The Story of Kuan Yin – Prof. Chun-fang Yu (WJML 10/23/2011)

Topic: “Guanyin (also Kuan yin) and the Chinese Transformation of Avalokitesvara”
(觀音:菩薩中國化的演變)
Date: 2011/10/23 (Sunday) 2-4 pm
Speaker: Professor Chun-fang Yu

Guanyin (Avalokitesvara in Sanskrit) is worshiped by all Buddhists in the world as the great bodhisattva of compassion. Celebrated in many Buddhist sutras, Guanyin has played different roles and assumed different identities in Asia. While serving as a powerful symbol of royalty in South, Southeast Asia and Tibet, Guanyin assumed new forms in China and subsequently in Korea and Japan. Today we see this bodhisattva primarily as the maternal White-robe (baiyi) or Child-giving (Songzi) Guanyin. But this was not always the case, for during the first thousand years after Guanyin was introduced into China, the bodhisattva was depicted in art as masculine as it was the case in India and other countries. Why and how did Guanyin undergo a sexual transformation and what does this mean in the context of Chinese culture and Chinese Buddhism are some of the topics this talk will address.

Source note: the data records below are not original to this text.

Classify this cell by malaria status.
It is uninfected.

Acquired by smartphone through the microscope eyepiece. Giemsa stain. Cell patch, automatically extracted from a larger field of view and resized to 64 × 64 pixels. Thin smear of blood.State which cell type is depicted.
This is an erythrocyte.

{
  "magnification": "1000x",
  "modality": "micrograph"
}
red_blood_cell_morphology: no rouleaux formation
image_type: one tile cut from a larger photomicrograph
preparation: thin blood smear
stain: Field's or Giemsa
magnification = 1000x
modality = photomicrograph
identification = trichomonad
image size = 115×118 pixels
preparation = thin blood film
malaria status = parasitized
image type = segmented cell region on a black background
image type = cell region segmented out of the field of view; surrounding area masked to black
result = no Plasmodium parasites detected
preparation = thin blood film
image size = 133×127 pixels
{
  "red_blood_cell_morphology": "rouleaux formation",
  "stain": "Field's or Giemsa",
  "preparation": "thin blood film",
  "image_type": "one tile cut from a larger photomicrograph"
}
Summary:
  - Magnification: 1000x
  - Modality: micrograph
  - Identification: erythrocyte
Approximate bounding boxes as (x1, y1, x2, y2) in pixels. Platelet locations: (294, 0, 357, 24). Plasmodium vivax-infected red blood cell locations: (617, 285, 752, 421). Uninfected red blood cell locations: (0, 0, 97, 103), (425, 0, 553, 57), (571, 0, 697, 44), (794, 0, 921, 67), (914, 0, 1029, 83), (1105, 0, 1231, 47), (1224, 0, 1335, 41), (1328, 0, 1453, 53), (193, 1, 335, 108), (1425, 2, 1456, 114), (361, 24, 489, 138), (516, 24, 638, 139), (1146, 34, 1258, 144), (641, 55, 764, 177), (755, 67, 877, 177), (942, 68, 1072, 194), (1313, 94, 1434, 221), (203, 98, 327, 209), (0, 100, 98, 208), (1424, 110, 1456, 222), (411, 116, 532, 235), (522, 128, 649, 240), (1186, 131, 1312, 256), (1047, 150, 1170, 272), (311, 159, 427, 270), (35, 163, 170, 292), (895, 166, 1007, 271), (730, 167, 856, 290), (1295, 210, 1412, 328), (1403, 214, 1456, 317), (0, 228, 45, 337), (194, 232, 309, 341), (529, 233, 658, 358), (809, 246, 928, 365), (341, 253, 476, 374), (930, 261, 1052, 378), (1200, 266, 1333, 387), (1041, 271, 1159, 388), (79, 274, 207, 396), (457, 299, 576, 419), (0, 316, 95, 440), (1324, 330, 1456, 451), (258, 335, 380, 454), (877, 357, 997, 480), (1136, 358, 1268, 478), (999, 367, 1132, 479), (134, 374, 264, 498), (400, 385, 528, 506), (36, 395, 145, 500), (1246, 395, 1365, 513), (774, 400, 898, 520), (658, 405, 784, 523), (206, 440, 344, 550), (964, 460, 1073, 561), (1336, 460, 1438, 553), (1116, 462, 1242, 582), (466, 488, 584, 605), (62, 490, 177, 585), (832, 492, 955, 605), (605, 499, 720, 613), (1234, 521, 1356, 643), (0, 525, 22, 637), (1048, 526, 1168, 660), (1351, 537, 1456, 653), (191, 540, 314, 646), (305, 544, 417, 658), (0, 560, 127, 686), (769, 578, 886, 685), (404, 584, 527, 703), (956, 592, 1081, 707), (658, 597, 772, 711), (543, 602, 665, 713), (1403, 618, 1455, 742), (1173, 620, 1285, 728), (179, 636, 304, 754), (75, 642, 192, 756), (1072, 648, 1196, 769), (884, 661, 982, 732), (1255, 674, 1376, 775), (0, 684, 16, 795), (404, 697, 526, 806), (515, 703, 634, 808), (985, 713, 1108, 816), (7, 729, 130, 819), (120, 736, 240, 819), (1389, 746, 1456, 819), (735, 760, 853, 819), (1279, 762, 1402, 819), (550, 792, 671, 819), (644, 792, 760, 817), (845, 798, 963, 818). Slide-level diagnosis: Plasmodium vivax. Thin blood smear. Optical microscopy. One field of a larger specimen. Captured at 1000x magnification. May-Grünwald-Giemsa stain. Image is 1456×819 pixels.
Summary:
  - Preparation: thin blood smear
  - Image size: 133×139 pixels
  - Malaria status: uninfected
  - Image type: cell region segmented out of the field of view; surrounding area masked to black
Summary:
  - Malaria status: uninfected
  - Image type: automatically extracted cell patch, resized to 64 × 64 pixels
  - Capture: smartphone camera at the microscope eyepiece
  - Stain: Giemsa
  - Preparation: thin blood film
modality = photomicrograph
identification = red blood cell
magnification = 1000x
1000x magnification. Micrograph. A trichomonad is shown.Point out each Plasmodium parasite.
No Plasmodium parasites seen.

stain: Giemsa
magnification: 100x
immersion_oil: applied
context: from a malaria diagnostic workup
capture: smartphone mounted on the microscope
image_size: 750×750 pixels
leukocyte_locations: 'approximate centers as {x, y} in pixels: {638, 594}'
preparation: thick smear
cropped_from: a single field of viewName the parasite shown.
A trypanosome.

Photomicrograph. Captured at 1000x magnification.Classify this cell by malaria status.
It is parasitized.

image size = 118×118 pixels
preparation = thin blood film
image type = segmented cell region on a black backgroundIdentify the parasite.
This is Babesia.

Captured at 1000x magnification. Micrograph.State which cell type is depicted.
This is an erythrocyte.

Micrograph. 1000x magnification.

Professor Chun-fang Yu, Sheng Yen Professor of Chinese Buddhist Studies, Department of Religion and Department of East Asian Languages and Cultures, Columbia University . She was born in China and educated in Taiwan, received BA from Tunghai University in Taiwan, MA from Smith College, and Ph.D. from Columbia University in Religion, specializing in Chinese Buddhism. She taught at Rutgers, the State University of New Jersey from 1972 to 2004. She began her interests in Guanyin from her childhood experience with her grandmother. She met Master Sheng Yen about 30 years ago at the Temple of Enlightenment, became his disciple, and inspired by him to dedicate her research in Chinese Mahayana Buddhism. She spent many years studying Guanyin, and finished a comprehensive work in this beloved deity, which was highly-regarded as the most important resource to study Guanyin.

Online Registration (Closed)

Program is open to the public free of charge.